TEXT BLOCK.
Content starts
Most importantly this list is not an opinion. Almost every listed point has links to appropriate articles, threads and discussions centered on it, proving that I haven't pulled it out of my < expletive >. And please always check your "facts".
If you get an impression that Linux sucks - you are largely wrong. If I had to create a list of Windows problems, it would be almost as long as this one. Intrinsic Windows problems are almost impossible to fix unless Microsoft starts from the scratch. Linux problems are indeed approachable.
On a positive side currently there are several project underway which are made to unify the Linux desktop and make it truly modern and unified. They are systemd, Wayland, file system unification first proposed and implemented by Fedora, and others. Valve Software is currently developing Steam (digital games distribution and management system) and the Source Engine for Linux so there's a chance that Linux users will finally get a few AAA titles.
I'm not really sorry for citing slashdot comments as a proof of what I'm writing here about, since I have one very strong justification for doing that - ./ crowd is very large, it mostly consists of smart people, IT specialists, scientists, etc. - and if a comment over there gets promoted to +5 insightful it certainly means that many people share the same opinion or have the same experience.
If anyone's interested I can publish a list of measures required to make Linux edible, usable, pleasant and attractive for both users and developers but savvy readers have probably deduced everything on their own :).

P.S. Sometimes I have reasons to say that indeed Linux sucks and I do hate it. For this week (the 32nd week of 2012) alone Alan Cox has closed two feature requests providing in the latter case no explanation, no comments, nothing, nil, nada. Lennart Poettering doesn't give a flying **** about how I want to use my system, and I don't even want to mention that those two things used to work previously. "I'm a developer - I know better how users want to use their software and systems", says an average Linux developer. The end result is that most innovations draw universal anger and loathing - Gnome 3, Unity, KDE 4.0 are the perfect examples of this tendency of screwing Linux users.


© 2009-2012 Artem S. Tashkinov. Last revised August 22, 2012. The most current version can be found here.
Content ends
YOUR ASSIGNMENT.
According to the Linux essay, which company is developing Steam and the Source Engine for Linux? These rows come from a different source than the Linux essay.

Data drawn from a collection:
Content starts
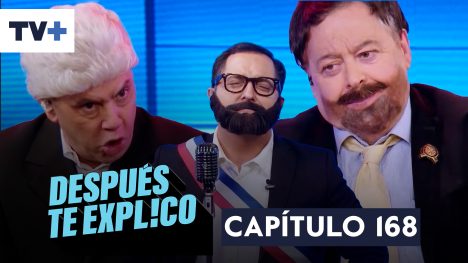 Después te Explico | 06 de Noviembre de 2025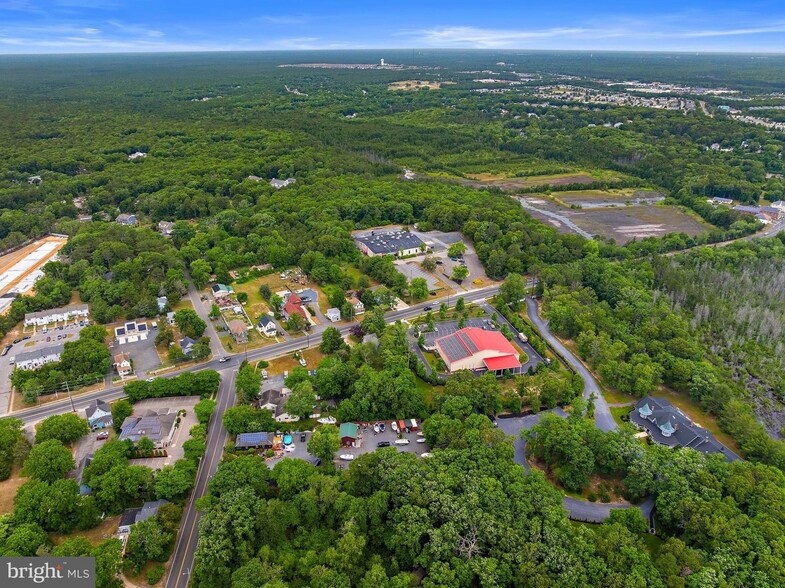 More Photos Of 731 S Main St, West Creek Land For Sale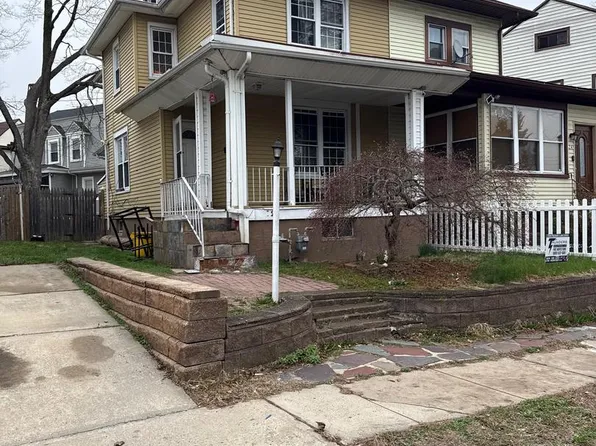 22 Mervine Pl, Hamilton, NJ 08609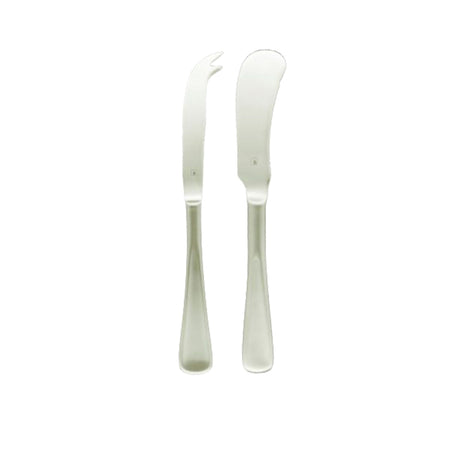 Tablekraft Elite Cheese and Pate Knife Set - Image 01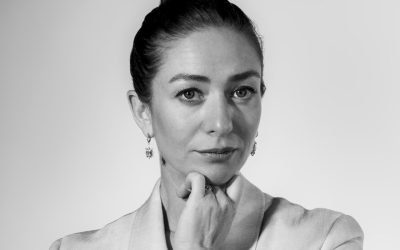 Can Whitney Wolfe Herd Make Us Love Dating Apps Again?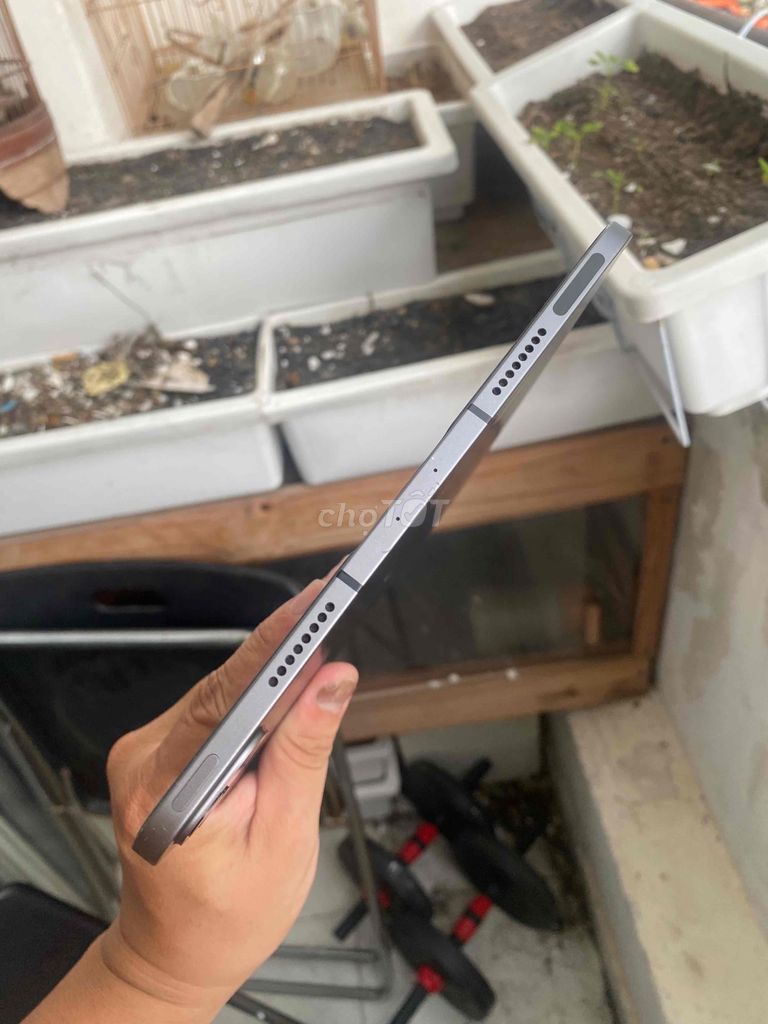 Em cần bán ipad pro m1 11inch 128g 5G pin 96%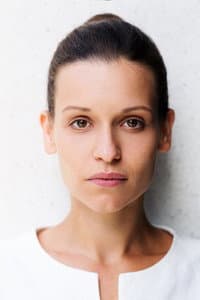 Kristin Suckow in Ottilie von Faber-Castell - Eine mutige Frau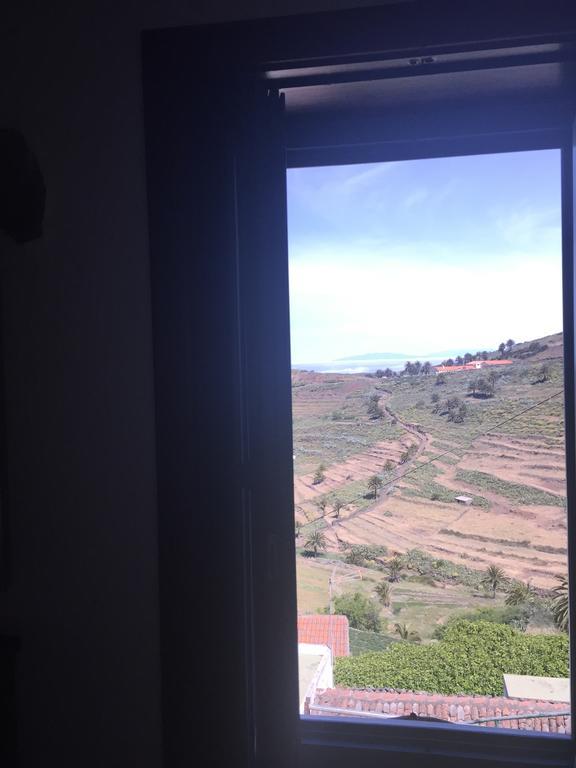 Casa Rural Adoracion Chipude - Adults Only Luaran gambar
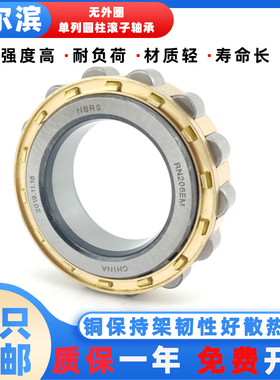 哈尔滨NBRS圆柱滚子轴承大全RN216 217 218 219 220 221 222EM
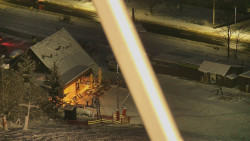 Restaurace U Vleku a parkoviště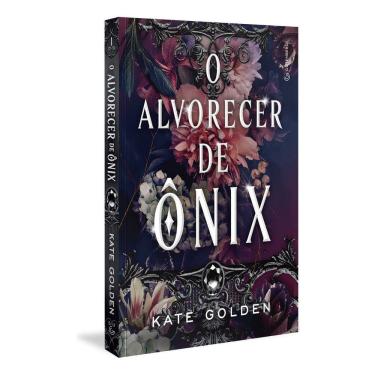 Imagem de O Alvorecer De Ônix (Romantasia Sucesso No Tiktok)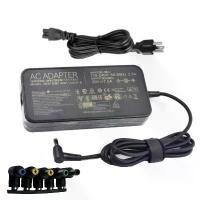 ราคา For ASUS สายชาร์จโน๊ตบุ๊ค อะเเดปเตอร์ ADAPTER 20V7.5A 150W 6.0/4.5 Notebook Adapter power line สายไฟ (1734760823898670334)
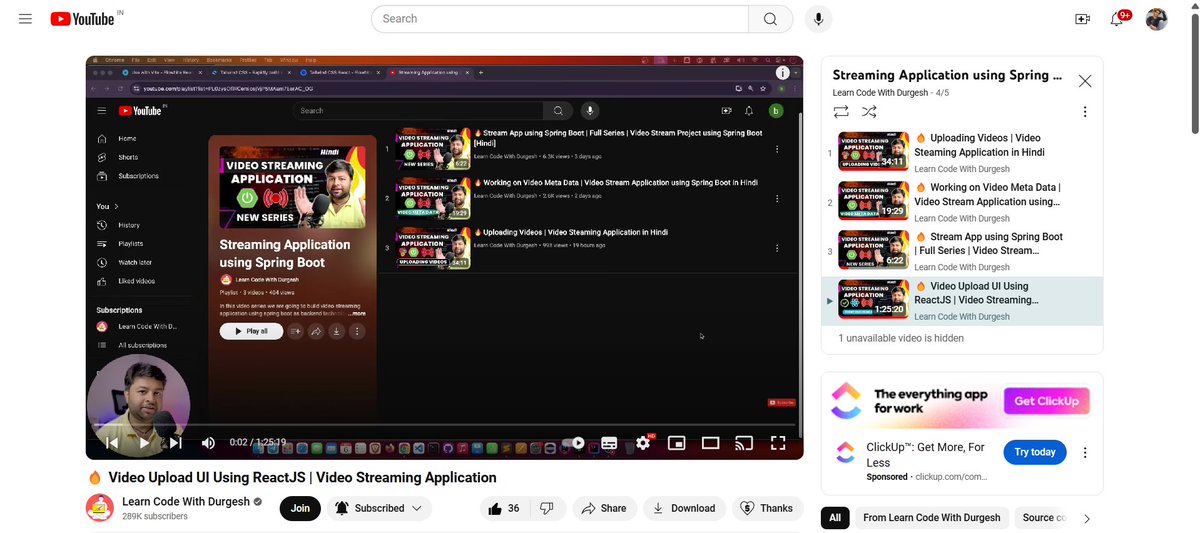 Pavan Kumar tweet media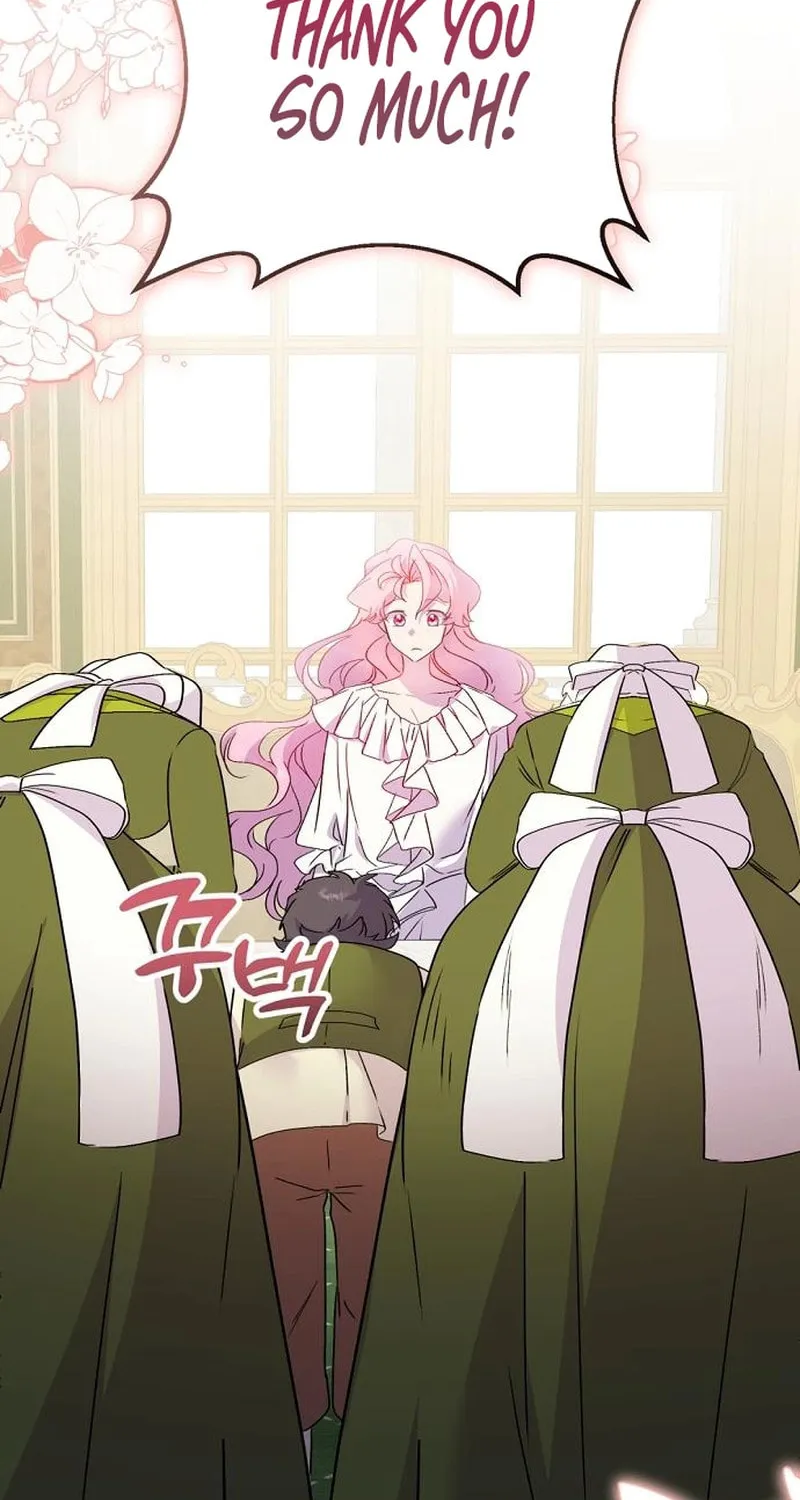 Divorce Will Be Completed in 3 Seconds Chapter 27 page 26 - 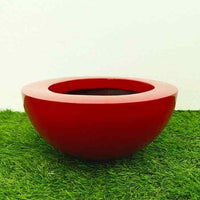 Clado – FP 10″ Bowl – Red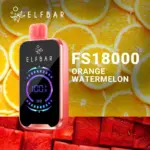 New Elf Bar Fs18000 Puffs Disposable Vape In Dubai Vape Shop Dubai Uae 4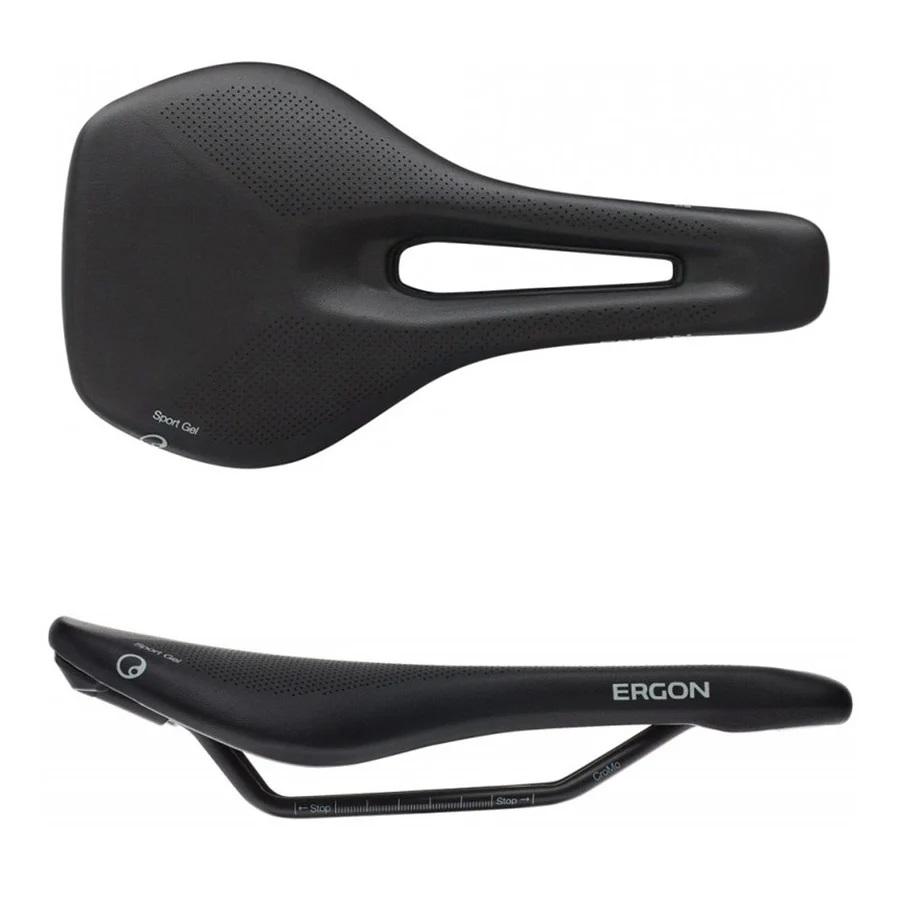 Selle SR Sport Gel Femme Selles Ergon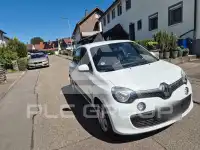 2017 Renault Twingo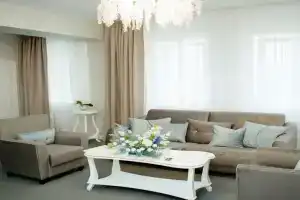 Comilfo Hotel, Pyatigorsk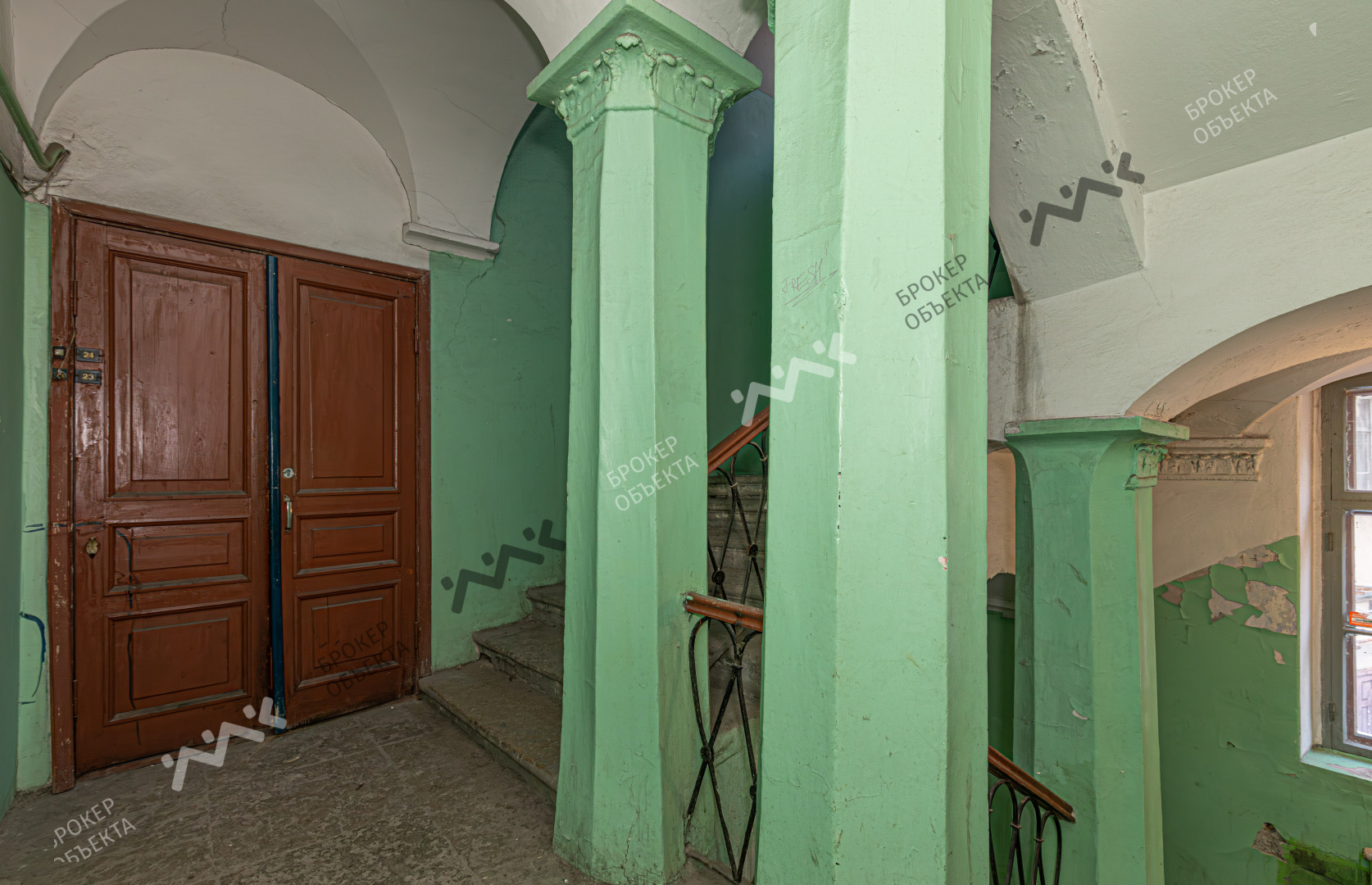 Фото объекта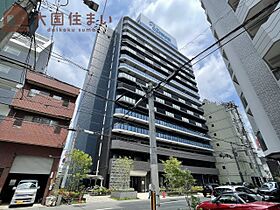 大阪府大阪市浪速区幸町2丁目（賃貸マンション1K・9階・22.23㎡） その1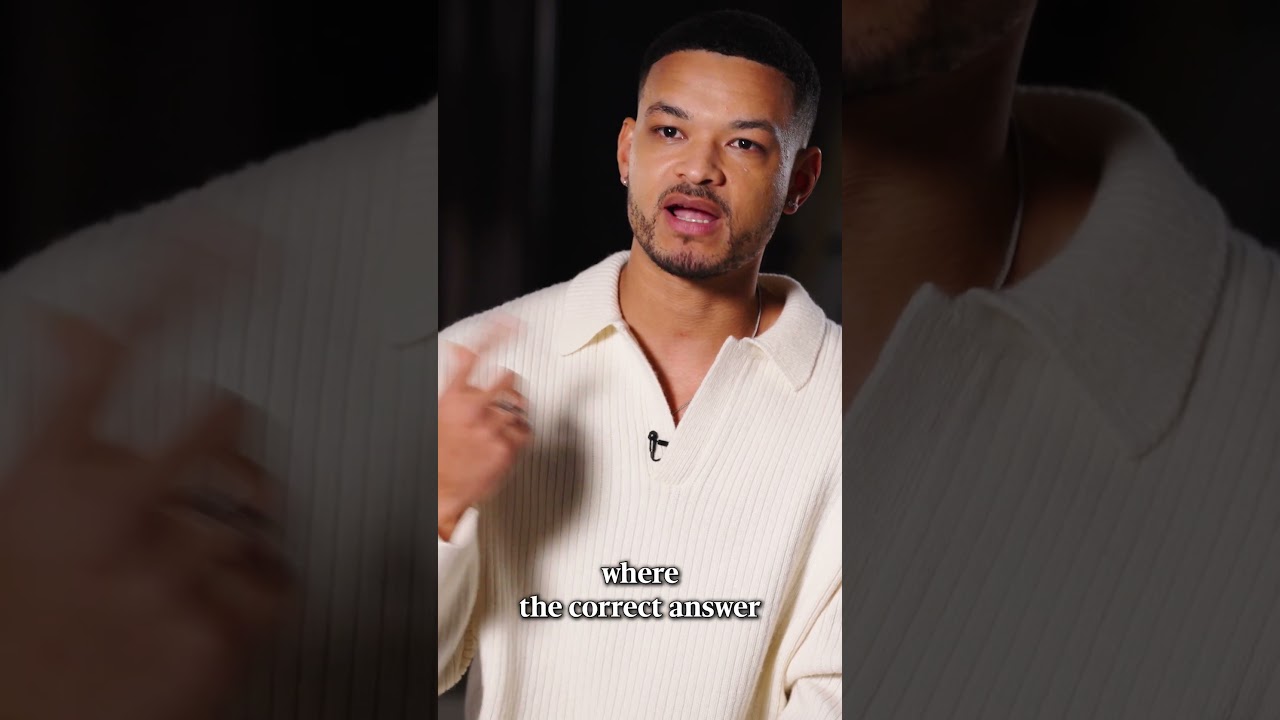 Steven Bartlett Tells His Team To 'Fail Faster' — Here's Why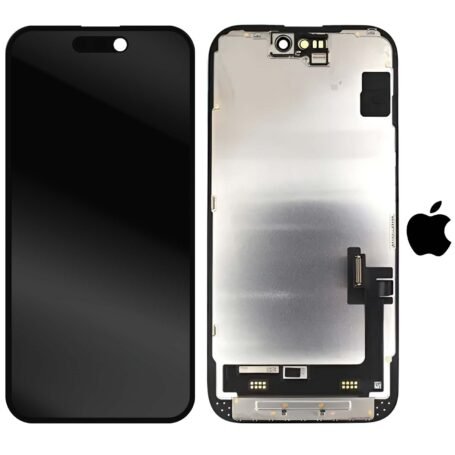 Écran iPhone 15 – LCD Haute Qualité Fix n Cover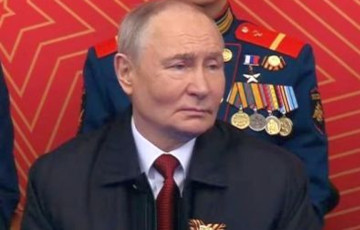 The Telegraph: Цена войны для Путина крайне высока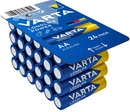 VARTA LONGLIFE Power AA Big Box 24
Content ends
RESPONSE BELOW.
Valve Software